ゲームチェンジャーが新しいカルチャーを創る瞬間って、すごくワクワクする
SHUNSUKE:
洋楽・邦楽問わず、強く衝撃を受けた楽曲って何だったんですか?
TAKA:
KANYE WESTの「Through the Wire」ですかね。若い僕からすると、Chaka Khanの「Through the Fire」を早回しにして「Through the Wire」とか、何これ!って感じで笑
ふざけてるようで、めちゃくちゃかっこいい。アルバムタイトルの『COLLEGE DROPOUT』、クマの哀愁漂うジャケット、ジーザスヘッドのネックレスにラガーシャツ、リュックスタイル…完全にヒップホップの新時代を目の当たりにしました。Pharrellもそうなんですけど、KANYEの登場で音楽シーンだけじゃなく、ファッションシーンもどんどん変わっていくのには強い衝撃を受けました。こういうゲームチェンジャーが新しいカルチャーを創る瞬間って、すごくワクワクするんですよね。この時から、すっかり大人になった今でもカニエに振り回され続けてます笑
↑リリースされてからヒットするまでに長い時間を要した。渋谷のあるレコード屋では「ケインウエスト」と書かれていた。
ストリートカルチャーに、ずっと恋してる感覚
SHUNSUKE:
ナイトクラブという現場で22年のキャリアを重ねてきた訳ですけど、そもそも、DJを始めるきっかけは何だったのでしょうか?
TAKA:
高校の友達がターンテーブルを持っていて、それを触ったのが最初のきっかけです。DJそのものは面白そうだとは思ってましたが、実際に現場に行って、空気を感じた事が大きかったのかな。昔、熊本にあったJAILというクラブが現在のBAR SANCTUARYの場所にあった時に、遊びに行ったのがとても印象的です。その時に流れていた音楽や、そこにいる人達のファッション、空気感にやられて、ナイトクラブカルチャーの楽しさに目覚めた感じですね。DJをやりたい、っていうスイッチが入りました。
SHUNSUKE:
なるほどですね。ではちょっと突っ込んだ質問なんですが、これまでにDJを辞めようと思ったことはありますか?
TAKA:
辞めようと思ったことはないですね。というより、辞める・辞めないをあまり意識していなくて。箱付きのDJではないので、需要がなくなれば自然とシーンからいなくなっていくのかなと。でも最近は、第一線からの去り際について少し考えることもあります。影響力があるかっこいい状態のうちに、どんどん次世代にバトンを渡したい気持ちもあって。だけどそう考えると、まだまだ第一線でやりたいという気持ちも出てきて笑
結局、好きだから人生の半分以上DJを続けていても辞めようとは思わないんでしょうね。
SHUNSUKE:
ご自身、熊本市内でANSWERというアパレルショップのオーナーをされていますが、アパレルに携わるようになってからも長いと聞いています。
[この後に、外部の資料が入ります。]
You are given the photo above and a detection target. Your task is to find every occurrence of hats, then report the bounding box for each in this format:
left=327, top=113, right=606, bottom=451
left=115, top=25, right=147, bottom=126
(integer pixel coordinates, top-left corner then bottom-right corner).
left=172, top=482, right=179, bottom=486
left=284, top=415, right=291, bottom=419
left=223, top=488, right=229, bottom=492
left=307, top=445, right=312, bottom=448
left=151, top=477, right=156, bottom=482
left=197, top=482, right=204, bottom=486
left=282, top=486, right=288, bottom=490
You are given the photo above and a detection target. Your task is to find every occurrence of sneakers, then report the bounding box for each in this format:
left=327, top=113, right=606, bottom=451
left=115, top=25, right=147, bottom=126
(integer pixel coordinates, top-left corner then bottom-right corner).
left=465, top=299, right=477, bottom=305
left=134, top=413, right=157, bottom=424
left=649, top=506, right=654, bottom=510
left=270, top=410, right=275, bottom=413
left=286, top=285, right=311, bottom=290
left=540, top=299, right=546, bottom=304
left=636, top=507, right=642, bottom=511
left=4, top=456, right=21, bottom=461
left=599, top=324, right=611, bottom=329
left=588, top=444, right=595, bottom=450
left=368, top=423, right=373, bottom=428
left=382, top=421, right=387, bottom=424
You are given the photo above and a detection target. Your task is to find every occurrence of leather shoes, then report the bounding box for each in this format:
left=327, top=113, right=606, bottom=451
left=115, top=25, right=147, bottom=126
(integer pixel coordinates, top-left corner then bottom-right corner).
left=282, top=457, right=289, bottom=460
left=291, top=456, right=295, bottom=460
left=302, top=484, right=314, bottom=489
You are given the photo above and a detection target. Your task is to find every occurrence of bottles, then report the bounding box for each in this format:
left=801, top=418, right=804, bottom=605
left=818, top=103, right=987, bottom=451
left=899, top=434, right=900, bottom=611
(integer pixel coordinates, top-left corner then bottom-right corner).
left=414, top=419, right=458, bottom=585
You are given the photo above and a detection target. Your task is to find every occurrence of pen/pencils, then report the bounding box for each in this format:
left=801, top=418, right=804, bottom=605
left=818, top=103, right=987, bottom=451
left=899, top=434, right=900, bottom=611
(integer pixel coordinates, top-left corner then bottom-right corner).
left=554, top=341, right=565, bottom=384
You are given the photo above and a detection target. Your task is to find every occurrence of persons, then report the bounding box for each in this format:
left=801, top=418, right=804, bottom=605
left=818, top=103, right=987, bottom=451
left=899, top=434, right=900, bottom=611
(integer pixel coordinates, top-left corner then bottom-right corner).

DJもそうですが、単純にこういうカルチャーに惹かれ続けている理由は何だと思いますか?
TAKA:
簡単に見えて難しくて、華やかなようで地味で、正解があるようでない。その奥深さが面白い。
音楽、ファッション、ライフスタイルがリンクしているこのストリートカルチャーに、ずっと恋してる感覚です。常に頭のどこかにいるんですよね笑
洋服屋を同じ期間やれている理由もまったく同じです。一途な漢なんで笑
毎月第3土曜日に開催している「VIVID」を始めた事が一番大きな出来事
SHUNSUKE:
DJキャリアにおけるご自身のターニングポイントがあれば教えてください。
TAKA:
いろいろありますが、一番大きかったのは、今年で13周年を迎えた、現在SPACE KUMAMOTOで毎月第3土曜日に開催している「VIVID」をスタートさせたことです。スタート当時は音楽好き、ファッション好き、お酒好きがそれぞれ分かれていたんですが、「絶対リンクさせた方が楽しい」と思って、ストリートシーンで影響力があってDJが上手くてセンスが良い仲間たちを集結させました。熊本ストリートカルチャーのアベンジャーズみたいな感じですね笑
ありがたいことに、集客もずっと一番多いと言ってもらえていて、ファッションも音楽もIQ高めなお客さんばかり。パッと見みんなアーティストみたいです笑
↑DJ KANGO氏を招いて行われた2017年11月のVIVID。
SHUNSUKE:
13年は長いですね!では、これまでのキャリアの中で、最も印象深い出来事は何ですか?
TAKA:
今話した「VIVID」の10周年ですね。自分のお店、ANSWERでマーチコレクションを制作して、出演者や関係者、クラブスタッフ全員がそれを着て、会場で販売もして、最後まで大盛況なパーティーでした!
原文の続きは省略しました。